Me aparté de él. Hubo algo en su tono de voz que me recordó a mi padre.
—Suélteme el brazo, doctor Oliver —dije—, o le juro por Dios que le obligaré yo mismo a hacerlo. No le acompañaré a ninguna parte, señor. No estoy enfermo. Me necesitan en el St Thomas y cuanto más tarde en llegar, peores serán las consecuencias.
—Señor, no me amenace —dijo el doctor Oliver—. Le hablo como médico y como amigo.
—Si me considera su amigo —dije—, entonces no siga diciendo que estoy enfermo y suélteme.
—Como desee —dijo el doctor Oliver, y acto seguido me soltó el codo por el que me había tenido agarrado. Estudié su expresión. Parecía realmente preocupado por la posibilidad de que yo hubiera perdido el juicio, estaba clarísimo. De repente me pareció más claro que el agua que tenía que huir de él. Aunque fuera él de verdad, sin duda era un agente al servicio de mi padre, cuya misión consistía en alejarme de mi trabajo y de mis responsabilidades respecto a Viviane. Me incliné con una leve reverencia y retrocedí hasta sumergirme en el bullicio de la muchedumbre antes de emprender la huida.
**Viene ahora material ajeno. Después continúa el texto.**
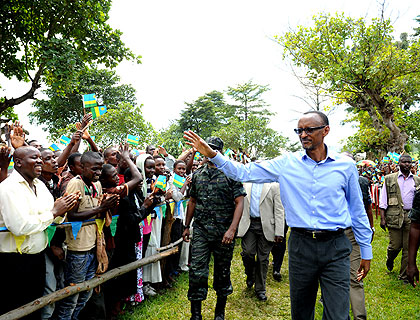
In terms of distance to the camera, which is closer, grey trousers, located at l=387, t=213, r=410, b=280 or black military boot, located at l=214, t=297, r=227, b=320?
black military boot, located at l=214, t=297, r=227, b=320

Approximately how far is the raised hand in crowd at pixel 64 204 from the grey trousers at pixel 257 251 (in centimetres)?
316

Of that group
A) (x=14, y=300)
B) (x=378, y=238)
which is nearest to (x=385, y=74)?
(x=378, y=238)

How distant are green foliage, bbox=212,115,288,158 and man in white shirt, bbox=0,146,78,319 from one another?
33.3 meters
La calle estaba llena de caballos y otras formas de tráfico, pero por suerte conseguí cruzarla enseguida.
Sin embargo, después de que el doctor Oliver me hubiera dicho que pensaba informar al doctor Hunter del estado en el que en su opinión me encontraba, no me atrevía a acercarme al hospital, como tampoco creí prudente regresar a Bow Street. Con el corazón apesadumbrado, dirigí mis pasos hacia el río.
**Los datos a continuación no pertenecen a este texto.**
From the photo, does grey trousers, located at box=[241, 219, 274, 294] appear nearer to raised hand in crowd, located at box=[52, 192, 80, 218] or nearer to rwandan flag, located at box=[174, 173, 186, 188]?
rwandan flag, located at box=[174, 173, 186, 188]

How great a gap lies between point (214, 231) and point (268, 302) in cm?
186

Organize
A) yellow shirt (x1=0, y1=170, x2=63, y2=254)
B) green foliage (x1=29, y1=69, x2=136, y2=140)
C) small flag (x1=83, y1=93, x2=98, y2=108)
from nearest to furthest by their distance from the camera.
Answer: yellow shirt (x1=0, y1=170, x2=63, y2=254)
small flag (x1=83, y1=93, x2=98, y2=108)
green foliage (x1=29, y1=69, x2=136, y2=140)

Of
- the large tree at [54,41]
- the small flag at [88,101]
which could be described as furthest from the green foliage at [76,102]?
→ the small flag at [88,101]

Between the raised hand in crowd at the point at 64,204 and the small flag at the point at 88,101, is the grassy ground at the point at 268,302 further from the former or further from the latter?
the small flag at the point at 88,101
Cuando llegué a la orilla norte del Támesis me senté en un desvencijado embarcadero de madera, lejos de todo, y contemplé el progreso de las aguas.
—Aquí me tiene, señora —dije. Mi propia voz me sonó extraña, como si estuviera llorando—. ¿Ha venido con una orden judicial para arrestarme? La acompañaré con mucho gusto. Quiero que se haga justicia, por usted y por mi hija. Si tiene que costarme la cabeza, que así sea. Soy culpable.
Una fría brisa racheada se levantó poco después. Me heló el rostro, pero no bastó para ahuyentar el hedor agrio del lodo verdoso del río. Sentí que el frío y la humedad calaban en mis muslos rápidamente a través de la fina tela de lino de mis bombachos y que la espalda empezaba a dolerme, pero no me moví. No me importaba. Al cabo de un rato, los ruidos de la ciudad se acallaron.